Sanctions are having a "serious impact" on the Iranian economy, even if their results may not be immediately obvious, US Defence
Secretary Leon Panetta said on Monday.
Panetta, speaking in Tunisia at the start of a Middle East tour that will also take him to Egypt, Israel and Jordan, repeated the US government's insistence that all options were on the table to stop Tehran developing nuclear weapons.
"We recognise that these sanctions are having a serious impact in terms of the economy of Iran," he said.
"While the results of that may not be obvious at the moment, the fact is that they've expressed a willingness to try to negotiate (with the P5+1 powers) and they continue to seem interested in trying to find a diplomatic solution," he added.
The P5+1 group of nations are the five permanent members of the UN Security Council plus Germany that have been involved in negotiations to try to curb Iran's nuclear activities.
Panetta's comments come just a day after US President Barack Obama's Republican challenger Mitt Romney, during a trip to Jerusalem, backed Israel's right to thwart Iran's nuclear programme, which Tehran says has purely peaceful aims.
The Security Council has demanded Iran suspend all uranium enrichment and has imposed four sets of sanctions to pressure it to comply.
The United States and the European Union have added their own sanctions on Iran, but the Islamic republic has defiantly said it would continue with its nuclear activities.

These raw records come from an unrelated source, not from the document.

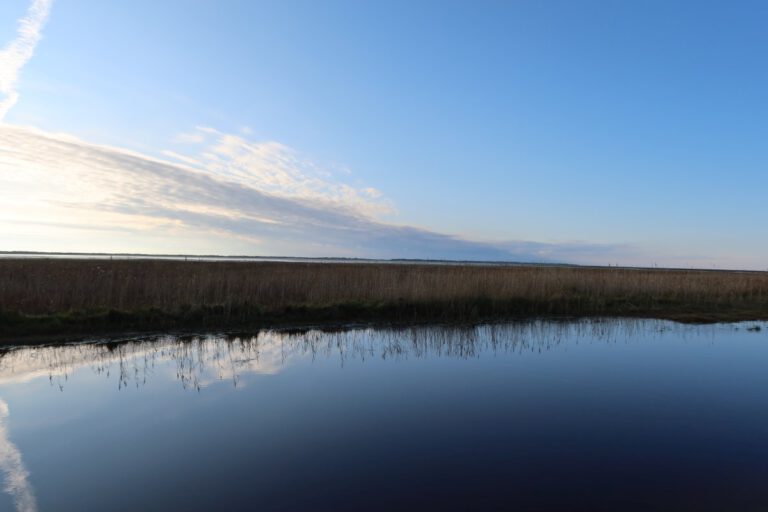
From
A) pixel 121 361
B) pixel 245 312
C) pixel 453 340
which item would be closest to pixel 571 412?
pixel 453 340

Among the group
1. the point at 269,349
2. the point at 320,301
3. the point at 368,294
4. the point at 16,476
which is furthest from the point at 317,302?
the point at 16,476

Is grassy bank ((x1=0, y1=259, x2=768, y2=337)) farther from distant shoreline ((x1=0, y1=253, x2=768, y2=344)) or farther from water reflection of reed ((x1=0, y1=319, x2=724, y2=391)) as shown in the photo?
water reflection of reed ((x1=0, y1=319, x2=724, y2=391))

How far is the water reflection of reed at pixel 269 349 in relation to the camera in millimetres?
9141

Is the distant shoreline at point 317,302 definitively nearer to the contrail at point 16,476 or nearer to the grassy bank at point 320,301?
the grassy bank at point 320,301

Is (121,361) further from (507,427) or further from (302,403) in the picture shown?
(507,427)

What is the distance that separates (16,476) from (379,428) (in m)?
4.22

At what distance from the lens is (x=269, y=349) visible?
11.3m

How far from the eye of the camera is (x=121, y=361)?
→ 988 cm

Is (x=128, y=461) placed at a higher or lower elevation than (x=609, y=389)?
lower

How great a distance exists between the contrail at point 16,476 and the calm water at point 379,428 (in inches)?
0.9

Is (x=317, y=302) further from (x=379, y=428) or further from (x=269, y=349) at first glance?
(x=379, y=428)

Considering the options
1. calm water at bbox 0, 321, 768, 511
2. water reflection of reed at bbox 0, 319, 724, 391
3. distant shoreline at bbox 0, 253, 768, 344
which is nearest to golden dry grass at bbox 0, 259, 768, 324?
distant shoreline at bbox 0, 253, 768, 344

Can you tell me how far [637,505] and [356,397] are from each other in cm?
452

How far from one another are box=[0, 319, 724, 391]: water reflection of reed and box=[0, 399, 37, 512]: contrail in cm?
253
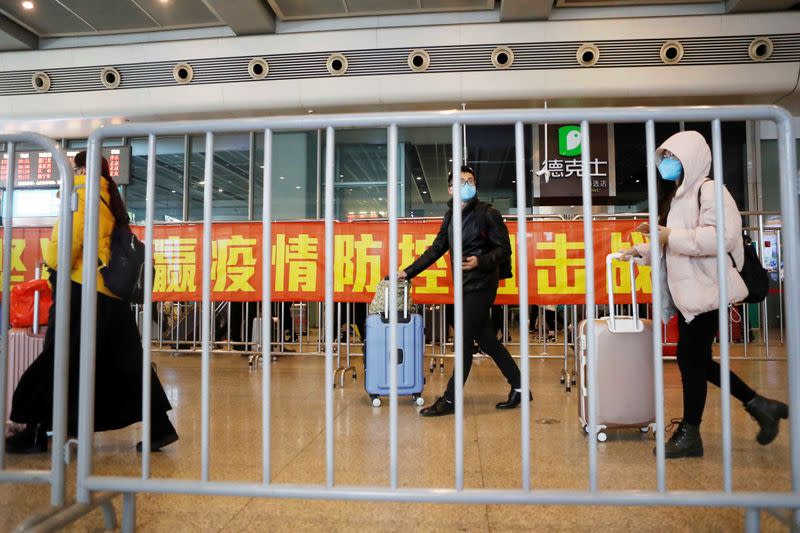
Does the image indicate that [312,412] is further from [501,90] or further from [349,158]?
[349,158]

"What we all need to do is to continue the pressure economically and diplomatically," said Panetta.
But "the United States will not tolerate an Iran that develops a nuclear weapon. We are prepared to exercise all options to ensure that does not happen.
"We have a full range of options in order to deal with that essential threat," the Pentagon chief said, without elaborating.
Meetings between Israeli and US officials have multiplied in recent months, with the Obama administration trying to persuade the Jewish state to give time for the sanctions to take effect.
Panetta is scheduled to travel to Jerusalem on Tuesday, via Cairo, for a visit during which he is expected to meet Israeli Prime Minister Benjamin Netanyahu.
Netanyahu told Romney, Obama's election rival, on Sunday that it was important to have "a strong and credible military threat" because sanctions and diplomacy "so far have not set back the Iranian programme by one iota."
Ahead of his arrival in Tunisia, Panetta said Obama had made clear that he respected the sovereignty of the Jewish state "and their ability to make decisions with regards to their own security."